2017-barradas-deltashaper
findings extracted from this paper
-
DeltaShaper embeds covert TCP/IP data into Skype's encrypted video stream using a virtual camera interface, treating Skype as a black box rather than mimicking its protocol. This approach provides active-attack resistance by design: any in-path perturbation affects covert and legitimate streams identically, because real Skype software processes both. The system achieves a goodput of 2.56 Kbps (with Reed-Solomon ECC) or 3.12 Kbps (without ECC) at optimal encoding parameters (320x240 area, 8x8 cell size, 6 bits/cell, 1 fps), with RTT of approximately 3 seconds.
-
Packet-length frequency distributions reliably distinguish regular Skype calls from irregular streams using Earth Mover's Distance (EMD): regular streams consistently produce EMD < 0.1 against a reference stream, while irregular streams range from 0.025 to 0.25. At the breakeven threshold ∆I = 0.066, an EMD classifier achieves 83% accuracy (equal sensitivity and specificity).
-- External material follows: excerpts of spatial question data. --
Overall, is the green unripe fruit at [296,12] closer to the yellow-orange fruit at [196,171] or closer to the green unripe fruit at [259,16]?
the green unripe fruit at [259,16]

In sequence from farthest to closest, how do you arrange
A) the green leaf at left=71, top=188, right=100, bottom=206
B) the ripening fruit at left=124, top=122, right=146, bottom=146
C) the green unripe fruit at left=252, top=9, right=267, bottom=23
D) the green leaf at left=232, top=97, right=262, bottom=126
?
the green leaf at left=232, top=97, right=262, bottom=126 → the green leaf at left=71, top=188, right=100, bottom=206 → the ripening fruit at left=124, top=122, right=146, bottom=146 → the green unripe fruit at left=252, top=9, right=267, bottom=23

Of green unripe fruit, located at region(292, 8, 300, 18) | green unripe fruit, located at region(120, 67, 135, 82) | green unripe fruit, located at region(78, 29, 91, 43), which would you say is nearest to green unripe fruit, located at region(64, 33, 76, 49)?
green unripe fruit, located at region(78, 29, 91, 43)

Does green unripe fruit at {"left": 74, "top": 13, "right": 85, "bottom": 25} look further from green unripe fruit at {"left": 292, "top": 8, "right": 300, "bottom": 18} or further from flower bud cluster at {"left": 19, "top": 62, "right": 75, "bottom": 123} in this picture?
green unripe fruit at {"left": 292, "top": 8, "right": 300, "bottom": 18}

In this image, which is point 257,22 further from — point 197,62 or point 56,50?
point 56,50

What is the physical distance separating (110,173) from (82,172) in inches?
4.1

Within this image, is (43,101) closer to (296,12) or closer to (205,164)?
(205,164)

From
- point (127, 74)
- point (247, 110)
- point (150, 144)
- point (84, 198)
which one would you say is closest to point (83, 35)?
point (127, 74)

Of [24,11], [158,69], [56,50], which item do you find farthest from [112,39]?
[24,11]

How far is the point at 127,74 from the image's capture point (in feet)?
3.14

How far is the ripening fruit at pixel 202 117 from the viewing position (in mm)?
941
An aggressive policy (∆A) blocks 95% of legitimate calls to catch all irregular streams; a conservative policy (∆C = 0.11) passes 80% of irregular streams to avoid false positives.
-
Encoding parameters must be jointly tuned to remain unobservable: only specific combinations stay below the intermediate blocking threshold ∆I. Valid configurations at 1 fps include (160x120, 4x4) and (320x240, 8x8) areas/cell sizes; increasing frame rate above 1 fps pushes EMD above ∆ for all multi-bit encodings. As bits per cell increase, video compression introduces more decoding errors — error rates become unacceptable above 6 bits/cell for the (320x240, 8x8) configuration, yielding the candidate encoding: 320x240 area, 8x8 cells, 6 bits/cell, 1 fps.
-
Across eight combinations of traffic features (packet length, bi-gram packet length, inter-packet time, bi-gram inter-packet time) and two similarity metrics (EMD, KS), adversarial classification accuracy against DeltaShaper streams ranges from 72–90% in unperturbed conditions. Bi-gram inter-packet times with EMD achieves 88% accuracy, matching packet-length/EMD, but requires roughly 10x the computation (~64s vs ~6s). Bandwidth throttling to 300 Kbps degrades classifier accuracy from 88% to 75%, but also drops Skype frame rate from 30 to 5 FPS, creating collateral damage that limits censor deployment of throttling as a detection aid.
-
FreeWave, the VoIP-based predecessor, was vulnerable to passive traffic analysis because its covert Skype streams exhibited packet-size distributions different from legitimate calls, enabling detection with high probability. DeltaShaper's video-based approach with EMD-constrained encoding addresses this specific failure mode, but at a severe throughput cost: FreeWave achieves 18.75 Kbps vs DeltaShaper's 2.56–3.12 Kbps goodput. Competing systems benchmark: CovertCast ~168 Kbps (no unobservability constraints), Castle 3.48 Kbps, SkypeLine 0.064 Kbps, Rook 0.024–0.04 Kbps.